Cork Environmental Forum (CEF) came into being in 1995 to the backdrop of the burgeoning Celtic Tiger, when it was founded by Cork County Council as an instrument for applying the principles of Local Agenda 21, as agreed by the United Nations Global Conference on environment and development in Rio de Janeiro in 1992. CEF’s initial brief was to bring various stakeholders together at a local level throughout Cork city and county who would not ordinarily have occasion to meet to discuss local sustainability and environmental issues and agree on an appropriate action plan.
As the context in which CEF exists has changed the over the years, so has CEF evolved to respond to emerging challenges and opportunities. Nowadays CEF is an independent limited company with charitable status and has a variety of funding streams on which it depends. However its raison d’être remains the same: to foster, promote and implement sustainable development at a local level in the Cork region. CEF was never, and still isn’t, a campaigning organisation.
Over the years CEF has developed extensively its role as a facilitator of discussion and debate to influence sustainable thinking, development and policy at both County and City level.
Cork Environmental Forum is a good practice model of an organisation which adheres to the local features of UNCED Agenda 21, supported by both local authorities in Cork and the Department of the Environment, it has successfully had a key role in:
Providing a forum to engage in debate on current environmental issues and seek agreement on ways of resolving them.
Stimulating and sustaining the level of active environmental awareness, concern, care and activity among people in Cork.
Participating in relevant networks which assist in fostering, promoting and implementing sustainable development.
Structure – when CEF was founded it was to create a forum in the Roman sense of the word where there was an inclusive representation and where all viewpoints on the topical environmental issues of the day could be expressed and debated openly. CEFs representation reflects our broader society and is drawn from 4 pillars – Business & Commercial, Public Sector, Community & Voluntary and Individuals. Rotation – the maximum time on the Management Committee is 6 years, with the maximum as an Officer 3 years. This democratic and equitable structure allows for new people to lead and direct the organisation and bring new ideas, energy and commitment to promoting, fostering and implementing sustainable development in the Cork Region.

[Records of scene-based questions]
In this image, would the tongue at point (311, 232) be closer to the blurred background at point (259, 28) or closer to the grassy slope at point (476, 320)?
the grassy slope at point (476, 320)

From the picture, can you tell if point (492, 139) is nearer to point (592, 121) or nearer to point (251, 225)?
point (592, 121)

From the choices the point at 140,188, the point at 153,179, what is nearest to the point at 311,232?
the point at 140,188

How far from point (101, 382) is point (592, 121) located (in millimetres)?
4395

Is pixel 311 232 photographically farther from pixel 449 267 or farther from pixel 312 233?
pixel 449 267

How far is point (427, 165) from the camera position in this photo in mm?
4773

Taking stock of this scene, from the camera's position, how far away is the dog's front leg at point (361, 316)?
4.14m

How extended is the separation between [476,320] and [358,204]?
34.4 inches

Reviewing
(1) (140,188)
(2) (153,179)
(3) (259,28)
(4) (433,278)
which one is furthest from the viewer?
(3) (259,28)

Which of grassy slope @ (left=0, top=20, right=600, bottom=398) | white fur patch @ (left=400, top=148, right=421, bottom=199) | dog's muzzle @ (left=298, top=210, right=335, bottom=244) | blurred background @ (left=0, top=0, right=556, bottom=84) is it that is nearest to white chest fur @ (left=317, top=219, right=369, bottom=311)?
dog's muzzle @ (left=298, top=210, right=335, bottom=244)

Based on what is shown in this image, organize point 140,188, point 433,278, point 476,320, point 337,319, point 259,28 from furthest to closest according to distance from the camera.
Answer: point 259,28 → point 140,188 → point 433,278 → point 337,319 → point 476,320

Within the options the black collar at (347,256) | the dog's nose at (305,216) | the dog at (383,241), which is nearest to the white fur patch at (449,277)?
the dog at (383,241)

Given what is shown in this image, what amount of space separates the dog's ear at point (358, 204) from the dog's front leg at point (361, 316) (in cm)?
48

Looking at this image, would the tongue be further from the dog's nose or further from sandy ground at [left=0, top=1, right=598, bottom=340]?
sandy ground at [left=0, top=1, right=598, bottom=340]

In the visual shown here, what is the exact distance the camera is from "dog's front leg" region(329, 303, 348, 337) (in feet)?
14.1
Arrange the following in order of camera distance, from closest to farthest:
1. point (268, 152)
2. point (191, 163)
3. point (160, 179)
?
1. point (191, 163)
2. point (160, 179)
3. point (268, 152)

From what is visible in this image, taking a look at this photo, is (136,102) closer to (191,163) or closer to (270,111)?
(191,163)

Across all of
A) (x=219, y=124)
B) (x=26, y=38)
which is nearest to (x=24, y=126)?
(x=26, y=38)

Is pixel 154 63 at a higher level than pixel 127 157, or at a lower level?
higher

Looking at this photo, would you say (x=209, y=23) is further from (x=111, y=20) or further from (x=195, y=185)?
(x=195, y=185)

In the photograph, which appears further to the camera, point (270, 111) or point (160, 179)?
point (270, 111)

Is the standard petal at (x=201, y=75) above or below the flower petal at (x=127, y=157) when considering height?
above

**Work to be completed:** In the Cork Environmental Forum page, condense the paragraph that begins "Cork Environmental Forum (CEF) came into being" into a short bulleted list that keeps its main facts.

**Exercise output:**
- Founded in 1995 by Cork County Council, during the rise of the Celtic Tiger.
- Set up as an instrument for applying the principles of Local Agenda 21, agreed at the 1992 United Nations Global Conference on environment and development in Rio de Janeiro.
- Initial brief: bring together stakeholders across Cork city and county who would not ordinarily meet.
- Those stakeholders would discuss local sustainability and environmental issues and agree on an action plan.